▸ Work order
What is needed is a faithful transcription of all the data below, pictures excluded.

▸ Information supplied
··········
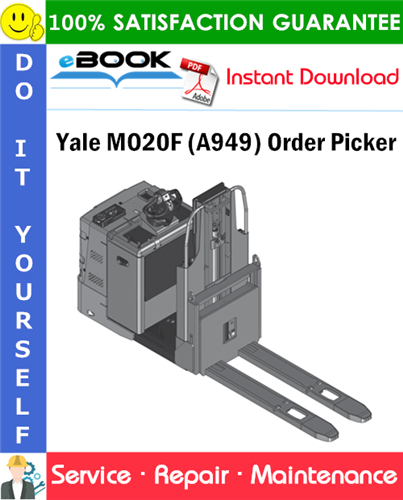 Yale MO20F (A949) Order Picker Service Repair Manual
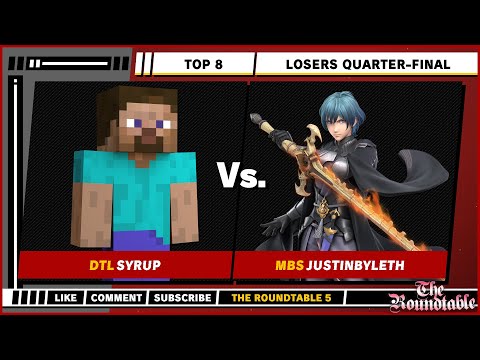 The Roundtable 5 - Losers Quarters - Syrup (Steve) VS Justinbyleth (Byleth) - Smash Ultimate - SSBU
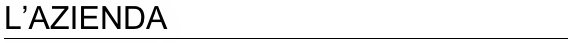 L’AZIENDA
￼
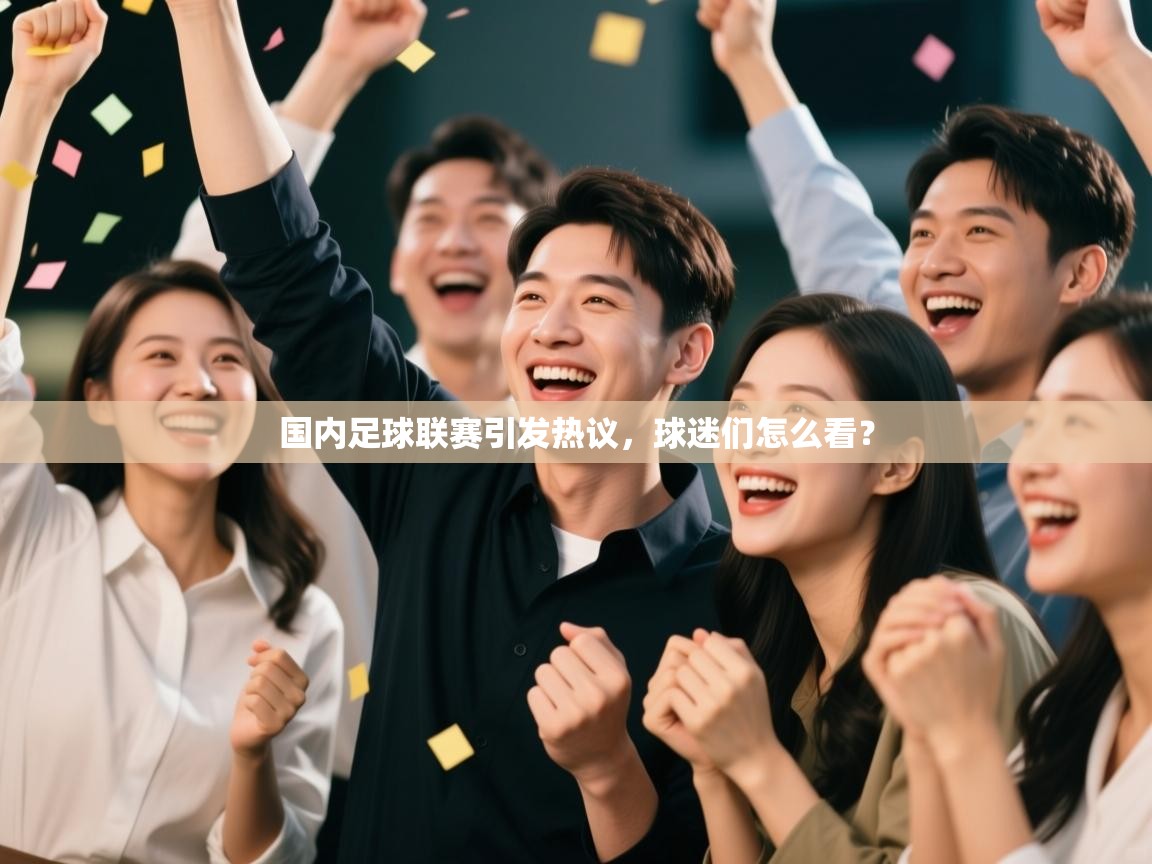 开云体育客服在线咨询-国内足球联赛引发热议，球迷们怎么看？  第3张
··········
▸ Your solution
 Yale MO20F (A949) Order Picker Service Repair Manual
 The Roundtable 5 - Losers Quarters - Syrup (Steve) VS Justinbyleth (Byleth) - Smash Ultimate - SSBU
 L’AZIENDA
 开云体育客服在线咨询-国内足球联赛引发热议，球迷们怎么看？  第3张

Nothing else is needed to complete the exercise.